Saturday 13 September 2014

Variables should be taken care while using InnoDB Persistent Statistics

As part of this post i would like to share more information about how the InnoDB Persistent Statistics works, As a DBA what are the other variables that we should take care of while using Persistent Statistics, with a real time problem i came across and the solution to it.

PROBLEM : Query execution taking around 80% more time on MySQL 5.6 compared to  5.1.
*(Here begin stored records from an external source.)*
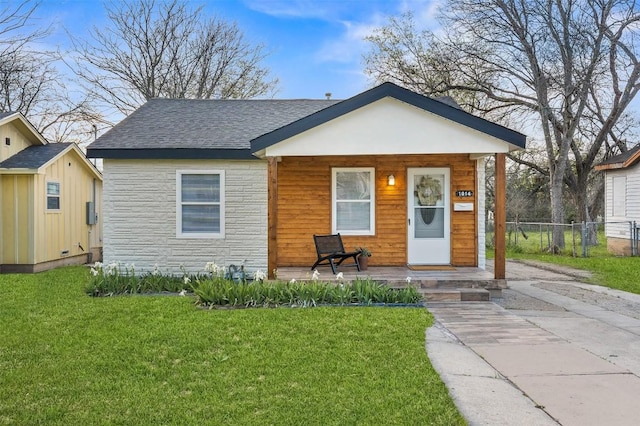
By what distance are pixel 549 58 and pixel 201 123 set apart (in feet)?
46.0

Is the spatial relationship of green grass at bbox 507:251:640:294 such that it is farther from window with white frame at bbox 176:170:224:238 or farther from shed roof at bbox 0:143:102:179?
shed roof at bbox 0:143:102:179

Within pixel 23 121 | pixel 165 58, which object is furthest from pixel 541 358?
pixel 165 58

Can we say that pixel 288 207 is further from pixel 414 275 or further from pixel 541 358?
pixel 541 358

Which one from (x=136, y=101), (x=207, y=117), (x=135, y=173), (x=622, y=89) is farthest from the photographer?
(x=136, y=101)

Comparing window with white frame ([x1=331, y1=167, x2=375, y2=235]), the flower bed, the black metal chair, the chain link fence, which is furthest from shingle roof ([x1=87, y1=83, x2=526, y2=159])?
the chain link fence

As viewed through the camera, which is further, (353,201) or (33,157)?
(33,157)

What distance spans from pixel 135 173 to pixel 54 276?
3.43 m

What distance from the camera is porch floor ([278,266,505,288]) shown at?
8094 mm

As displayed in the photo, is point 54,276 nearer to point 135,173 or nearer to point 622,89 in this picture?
point 135,173

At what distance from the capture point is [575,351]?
500cm

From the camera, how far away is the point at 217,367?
438 centimetres

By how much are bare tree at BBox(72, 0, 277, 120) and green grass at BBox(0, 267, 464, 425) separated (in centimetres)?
1879

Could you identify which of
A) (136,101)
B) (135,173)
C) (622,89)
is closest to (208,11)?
(136,101)

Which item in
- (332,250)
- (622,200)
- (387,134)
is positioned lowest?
(332,250)
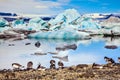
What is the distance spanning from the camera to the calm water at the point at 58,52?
7.38 m

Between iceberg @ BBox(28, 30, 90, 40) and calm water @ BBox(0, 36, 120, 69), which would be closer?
calm water @ BBox(0, 36, 120, 69)

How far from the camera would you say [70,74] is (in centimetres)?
571

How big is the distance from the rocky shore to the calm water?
3.28 feet

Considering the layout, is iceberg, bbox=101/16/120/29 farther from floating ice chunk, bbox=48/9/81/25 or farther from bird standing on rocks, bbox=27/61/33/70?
bird standing on rocks, bbox=27/61/33/70

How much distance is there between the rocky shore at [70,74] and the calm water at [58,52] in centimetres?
100

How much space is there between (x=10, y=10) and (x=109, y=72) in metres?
2.62

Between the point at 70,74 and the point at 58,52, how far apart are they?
217cm

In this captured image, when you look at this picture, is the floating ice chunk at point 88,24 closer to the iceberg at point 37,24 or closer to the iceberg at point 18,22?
the iceberg at point 37,24

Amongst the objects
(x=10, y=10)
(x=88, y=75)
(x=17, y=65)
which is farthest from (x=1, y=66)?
(x=88, y=75)

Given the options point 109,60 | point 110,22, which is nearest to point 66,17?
point 110,22

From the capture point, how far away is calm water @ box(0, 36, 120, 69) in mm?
7383

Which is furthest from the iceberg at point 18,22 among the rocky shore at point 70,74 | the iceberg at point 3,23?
the rocky shore at point 70,74

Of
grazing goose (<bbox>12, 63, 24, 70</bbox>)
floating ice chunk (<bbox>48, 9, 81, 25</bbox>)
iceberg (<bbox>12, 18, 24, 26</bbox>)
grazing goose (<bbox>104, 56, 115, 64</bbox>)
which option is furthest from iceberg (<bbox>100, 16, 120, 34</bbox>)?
grazing goose (<bbox>12, 63, 24, 70</bbox>)

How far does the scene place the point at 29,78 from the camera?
5.47 meters
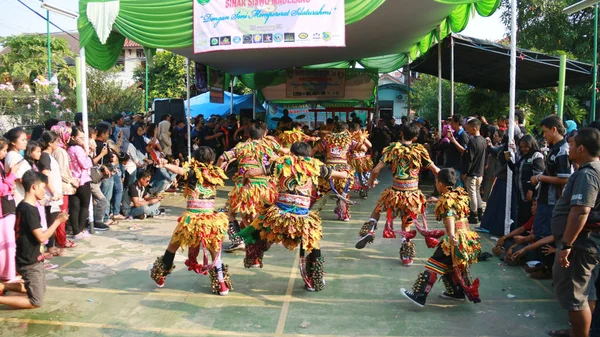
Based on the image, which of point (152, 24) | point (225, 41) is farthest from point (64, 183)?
point (225, 41)

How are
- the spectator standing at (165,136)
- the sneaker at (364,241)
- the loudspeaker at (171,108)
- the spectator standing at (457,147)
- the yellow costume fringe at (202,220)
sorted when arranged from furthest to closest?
the loudspeaker at (171,108) < the spectator standing at (165,136) < the spectator standing at (457,147) < the sneaker at (364,241) < the yellow costume fringe at (202,220)

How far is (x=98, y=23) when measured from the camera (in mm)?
7805

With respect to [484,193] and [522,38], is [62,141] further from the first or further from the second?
[522,38]

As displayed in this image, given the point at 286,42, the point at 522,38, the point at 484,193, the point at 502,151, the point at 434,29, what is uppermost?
the point at 522,38

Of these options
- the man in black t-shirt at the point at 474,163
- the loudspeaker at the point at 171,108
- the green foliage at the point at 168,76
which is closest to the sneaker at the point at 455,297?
the man in black t-shirt at the point at 474,163

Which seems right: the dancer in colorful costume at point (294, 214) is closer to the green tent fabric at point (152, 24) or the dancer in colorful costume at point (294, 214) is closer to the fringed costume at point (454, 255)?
the fringed costume at point (454, 255)

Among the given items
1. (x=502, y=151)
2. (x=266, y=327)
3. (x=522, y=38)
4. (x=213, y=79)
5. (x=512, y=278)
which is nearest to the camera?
(x=266, y=327)

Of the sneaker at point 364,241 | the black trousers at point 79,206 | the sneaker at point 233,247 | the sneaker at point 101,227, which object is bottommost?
the sneaker at point 233,247

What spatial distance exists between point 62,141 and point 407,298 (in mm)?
5348

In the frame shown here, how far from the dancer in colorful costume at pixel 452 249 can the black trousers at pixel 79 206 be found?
16.1ft

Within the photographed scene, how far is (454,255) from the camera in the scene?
471cm

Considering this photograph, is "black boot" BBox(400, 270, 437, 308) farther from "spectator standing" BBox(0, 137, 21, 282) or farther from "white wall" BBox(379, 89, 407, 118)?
"white wall" BBox(379, 89, 407, 118)

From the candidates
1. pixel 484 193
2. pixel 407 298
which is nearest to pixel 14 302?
pixel 407 298

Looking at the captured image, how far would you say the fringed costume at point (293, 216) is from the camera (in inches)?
197
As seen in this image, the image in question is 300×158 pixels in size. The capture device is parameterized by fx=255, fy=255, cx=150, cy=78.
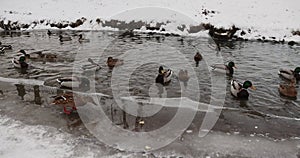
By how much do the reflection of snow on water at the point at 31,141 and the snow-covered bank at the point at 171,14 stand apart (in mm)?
18077

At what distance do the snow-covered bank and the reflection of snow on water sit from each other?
1808 cm

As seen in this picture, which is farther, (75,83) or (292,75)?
(292,75)

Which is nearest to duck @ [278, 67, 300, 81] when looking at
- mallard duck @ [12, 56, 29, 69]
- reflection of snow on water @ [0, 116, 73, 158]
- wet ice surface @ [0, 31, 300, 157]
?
wet ice surface @ [0, 31, 300, 157]

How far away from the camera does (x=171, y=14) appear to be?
25922 millimetres

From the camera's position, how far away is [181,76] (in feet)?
34.1

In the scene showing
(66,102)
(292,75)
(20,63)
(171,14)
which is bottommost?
(66,102)

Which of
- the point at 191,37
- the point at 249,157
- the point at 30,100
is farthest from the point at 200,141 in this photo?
the point at 191,37

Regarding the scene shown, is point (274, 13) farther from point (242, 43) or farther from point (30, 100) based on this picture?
point (30, 100)

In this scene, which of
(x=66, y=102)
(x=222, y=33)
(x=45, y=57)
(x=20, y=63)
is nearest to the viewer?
(x=66, y=102)

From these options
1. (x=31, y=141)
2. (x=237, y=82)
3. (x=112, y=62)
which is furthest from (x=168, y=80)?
(x=31, y=141)

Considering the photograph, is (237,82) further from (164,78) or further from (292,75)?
(292,75)

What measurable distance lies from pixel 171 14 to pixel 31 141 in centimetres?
2247

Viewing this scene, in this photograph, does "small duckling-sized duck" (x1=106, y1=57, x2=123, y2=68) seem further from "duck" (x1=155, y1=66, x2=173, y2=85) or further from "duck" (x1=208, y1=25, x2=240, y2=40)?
"duck" (x1=208, y1=25, x2=240, y2=40)

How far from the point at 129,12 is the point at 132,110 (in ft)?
72.3
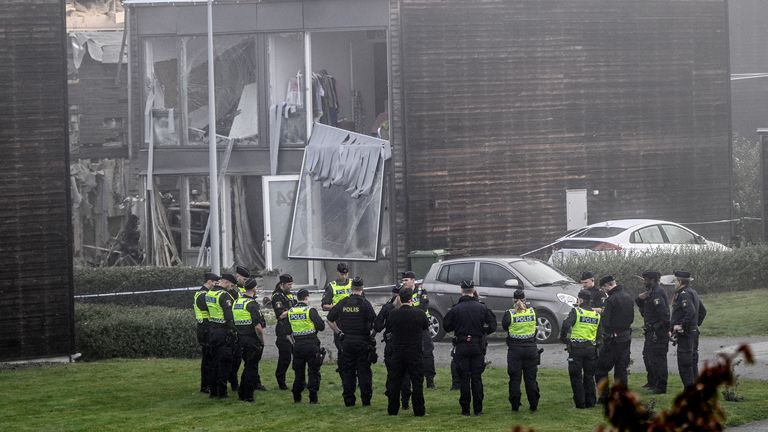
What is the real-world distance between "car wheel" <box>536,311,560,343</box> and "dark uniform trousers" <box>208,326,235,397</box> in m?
6.38

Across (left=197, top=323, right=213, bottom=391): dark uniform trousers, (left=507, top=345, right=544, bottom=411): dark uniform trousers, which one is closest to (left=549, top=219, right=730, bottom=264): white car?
(left=197, top=323, right=213, bottom=391): dark uniform trousers

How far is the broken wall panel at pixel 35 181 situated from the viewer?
65.1 feet

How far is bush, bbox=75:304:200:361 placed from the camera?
20.6 m

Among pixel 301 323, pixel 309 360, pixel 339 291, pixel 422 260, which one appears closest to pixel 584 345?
pixel 309 360

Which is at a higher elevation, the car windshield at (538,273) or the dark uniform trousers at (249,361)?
the car windshield at (538,273)

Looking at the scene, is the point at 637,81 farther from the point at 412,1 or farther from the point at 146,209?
the point at 146,209

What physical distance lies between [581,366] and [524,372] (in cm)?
74

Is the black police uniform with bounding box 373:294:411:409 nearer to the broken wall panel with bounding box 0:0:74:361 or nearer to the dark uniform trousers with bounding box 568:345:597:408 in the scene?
the dark uniform trousers with bounding box 568:345:597:408

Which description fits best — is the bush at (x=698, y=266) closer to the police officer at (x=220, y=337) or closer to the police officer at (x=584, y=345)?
the police officer at (x=584, y=345)

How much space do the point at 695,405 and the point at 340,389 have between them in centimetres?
1330

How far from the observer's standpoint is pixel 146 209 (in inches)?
1359

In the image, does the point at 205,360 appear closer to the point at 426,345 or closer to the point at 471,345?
the point at 426,345

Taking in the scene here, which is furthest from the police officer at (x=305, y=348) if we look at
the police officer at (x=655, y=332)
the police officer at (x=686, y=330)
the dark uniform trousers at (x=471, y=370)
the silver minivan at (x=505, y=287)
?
the silver minivan at (x=505, y=287)

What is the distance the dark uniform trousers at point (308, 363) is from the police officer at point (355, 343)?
1.22 ft
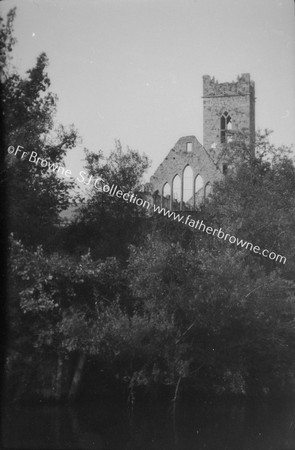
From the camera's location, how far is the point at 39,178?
1831 cm

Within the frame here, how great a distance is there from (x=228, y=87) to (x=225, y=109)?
1.50 meters

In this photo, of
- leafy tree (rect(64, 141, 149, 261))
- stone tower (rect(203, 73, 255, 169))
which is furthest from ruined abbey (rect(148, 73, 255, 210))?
leafy tree (rect(64, 141, 149, 261))

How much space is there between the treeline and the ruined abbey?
66.7 feet

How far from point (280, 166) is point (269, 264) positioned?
6.73 m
REASON : Recently we have upgraded one legacy DB instance from MySQL 5.1 to 5.6 (Done in 2 phases 5.1 -> 5.5 -> 5.6). We have taken care most of the variables tuning required as part of upgrade. Later we came to know that certain queries are taking around 80% more time than usual, started digging into the issue and later found that its because of "InnoDB Persistent Statistics".

Before go through in detail about the problem, first I would like to go through how exactly InnoDB Persistent Statistics works.
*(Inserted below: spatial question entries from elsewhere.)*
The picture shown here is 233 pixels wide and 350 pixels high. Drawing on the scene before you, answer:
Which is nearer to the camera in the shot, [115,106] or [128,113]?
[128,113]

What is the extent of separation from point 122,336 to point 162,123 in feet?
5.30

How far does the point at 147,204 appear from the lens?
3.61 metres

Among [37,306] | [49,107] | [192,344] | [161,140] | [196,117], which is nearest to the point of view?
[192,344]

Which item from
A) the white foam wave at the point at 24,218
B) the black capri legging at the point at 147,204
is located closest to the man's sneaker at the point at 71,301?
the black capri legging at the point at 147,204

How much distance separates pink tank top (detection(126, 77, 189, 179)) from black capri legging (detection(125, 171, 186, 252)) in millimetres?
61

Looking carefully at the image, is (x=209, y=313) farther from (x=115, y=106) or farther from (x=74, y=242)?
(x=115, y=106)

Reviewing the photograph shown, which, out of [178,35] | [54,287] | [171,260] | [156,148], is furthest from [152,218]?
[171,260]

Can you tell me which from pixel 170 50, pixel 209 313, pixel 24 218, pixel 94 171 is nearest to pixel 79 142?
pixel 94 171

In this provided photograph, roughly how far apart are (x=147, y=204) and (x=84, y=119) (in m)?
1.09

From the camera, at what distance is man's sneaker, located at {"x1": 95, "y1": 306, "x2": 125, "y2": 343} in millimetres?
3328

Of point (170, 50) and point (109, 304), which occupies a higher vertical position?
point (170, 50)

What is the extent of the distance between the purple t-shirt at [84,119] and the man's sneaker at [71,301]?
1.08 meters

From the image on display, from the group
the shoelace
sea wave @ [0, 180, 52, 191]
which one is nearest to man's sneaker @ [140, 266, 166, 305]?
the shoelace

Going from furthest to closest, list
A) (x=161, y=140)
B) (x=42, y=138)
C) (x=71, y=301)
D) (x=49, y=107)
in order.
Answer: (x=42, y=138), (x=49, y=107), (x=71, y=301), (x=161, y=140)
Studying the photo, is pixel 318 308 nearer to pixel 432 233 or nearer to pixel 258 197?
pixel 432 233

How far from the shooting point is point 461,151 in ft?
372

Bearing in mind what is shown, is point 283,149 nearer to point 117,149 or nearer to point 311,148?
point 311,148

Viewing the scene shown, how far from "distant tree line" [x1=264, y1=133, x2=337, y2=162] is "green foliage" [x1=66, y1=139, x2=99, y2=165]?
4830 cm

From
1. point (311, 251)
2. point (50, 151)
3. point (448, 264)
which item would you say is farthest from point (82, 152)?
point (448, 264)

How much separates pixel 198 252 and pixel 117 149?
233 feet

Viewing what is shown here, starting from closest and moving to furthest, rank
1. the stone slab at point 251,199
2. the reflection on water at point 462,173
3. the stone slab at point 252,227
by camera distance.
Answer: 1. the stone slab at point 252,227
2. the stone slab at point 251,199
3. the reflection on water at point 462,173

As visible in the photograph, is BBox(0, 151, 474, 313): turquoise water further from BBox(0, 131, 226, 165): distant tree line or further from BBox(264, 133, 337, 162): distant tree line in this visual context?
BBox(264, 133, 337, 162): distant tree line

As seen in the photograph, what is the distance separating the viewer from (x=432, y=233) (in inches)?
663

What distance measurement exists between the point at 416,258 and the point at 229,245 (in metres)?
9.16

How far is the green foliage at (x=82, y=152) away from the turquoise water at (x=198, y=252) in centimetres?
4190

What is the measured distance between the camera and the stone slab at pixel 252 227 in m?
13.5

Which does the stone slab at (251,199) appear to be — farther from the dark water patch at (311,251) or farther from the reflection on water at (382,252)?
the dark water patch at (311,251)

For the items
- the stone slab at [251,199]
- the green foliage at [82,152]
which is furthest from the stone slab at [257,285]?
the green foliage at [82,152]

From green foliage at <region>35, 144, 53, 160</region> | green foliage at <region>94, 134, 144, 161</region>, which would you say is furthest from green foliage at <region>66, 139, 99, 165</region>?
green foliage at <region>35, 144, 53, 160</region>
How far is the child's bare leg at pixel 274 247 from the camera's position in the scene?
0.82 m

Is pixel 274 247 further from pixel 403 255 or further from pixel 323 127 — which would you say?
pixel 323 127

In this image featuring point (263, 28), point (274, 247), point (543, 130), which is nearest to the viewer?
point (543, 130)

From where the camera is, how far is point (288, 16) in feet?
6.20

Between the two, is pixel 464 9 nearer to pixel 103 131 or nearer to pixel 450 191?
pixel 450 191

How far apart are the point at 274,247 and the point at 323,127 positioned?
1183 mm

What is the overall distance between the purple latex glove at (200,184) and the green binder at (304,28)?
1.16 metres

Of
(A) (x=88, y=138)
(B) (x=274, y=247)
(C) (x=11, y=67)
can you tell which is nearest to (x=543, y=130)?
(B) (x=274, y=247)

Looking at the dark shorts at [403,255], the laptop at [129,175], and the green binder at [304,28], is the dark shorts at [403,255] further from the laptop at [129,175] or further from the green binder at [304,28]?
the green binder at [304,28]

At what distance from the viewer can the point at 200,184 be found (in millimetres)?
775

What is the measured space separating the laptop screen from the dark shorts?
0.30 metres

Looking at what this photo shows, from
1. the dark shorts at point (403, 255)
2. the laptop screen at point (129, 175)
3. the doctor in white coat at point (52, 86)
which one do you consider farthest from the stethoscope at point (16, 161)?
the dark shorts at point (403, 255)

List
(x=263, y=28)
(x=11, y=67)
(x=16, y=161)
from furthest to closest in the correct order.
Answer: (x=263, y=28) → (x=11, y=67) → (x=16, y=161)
InnoDB has always computed statistics for each InnoDB table to help the optimizer find the most efficient query execution plan. Now you can make these statistics persistent, so that the index usage and join order for a particular query is less likely to change. This feature is on by default, enabled by the configuration option innodb_stats_persistent.

if "innodb_stats_persistent" not eanbled then, InnoDB statistics are recalculated at any of the following events:

* When the table is opened

* When the table has changed a lot (10% of the table has been updated/deleted or inserted)

* When ANALYZE TABLE is run

* When SHOW TABLE STATUS or SHOW INDEX FROM is run

* When InnoDB Monitor is turned ON

But if "innodb_stats_persistent" enable, Does not recalculate the statistics automatically, only when ANALYZE TABLE is run. This means that the same query plan will always be chosen even when MySQL is restarted. A query plan using the global statistics can only change after ANALYZE TABLE has been run (manually). This also means that the user and/or DBA is responsible for running ANALYZE TABLE regularly if the data in the table has been changed a lot or if the table data changes more than certain amount of the data when the "innodb_stats_auto_recalc" is ON.

if "innodb_stats_persistent" is enabled then the following 2 variables plays a major role and every DBA must be aware of.

1) innodb_stats_persistent_sample_pages : The number of index pages to sample when estimating cardinality and other statistics for an indexed column, such as those calculated by ANALYZE TABLE. Increasing the value improves the accuracy of index statistics, which can improve the query execution plan, and it will take more time ( if the no of pages increases then time to complete ANALYZE TABLE also increases, its directly proportional, and it may also cause MySQL to do more IO operations).

2) innodb_stats_auto_recalc : Causes InnoDB to automatically recalculate persistent statistics after the data in a table is changed substantially. The threshold value is currently 10% of the rows in the table. This setting applies to tables created when the innodb_stats_persistent option is enabled, or where the clause STATS_PERSISTENT=1 is enabled by a CREATE TABLE or ALTER TABLE statement.

For bigger tables with more no of indexes "innodb_stats_persistent_sample_pages=20" the default value may not give better execution plans, in that case by increasing this value may produce better query execution plans. But be aware that it will take more time to calculate Statistics and it should run manually when the table data changed more that 10% as mentioned above.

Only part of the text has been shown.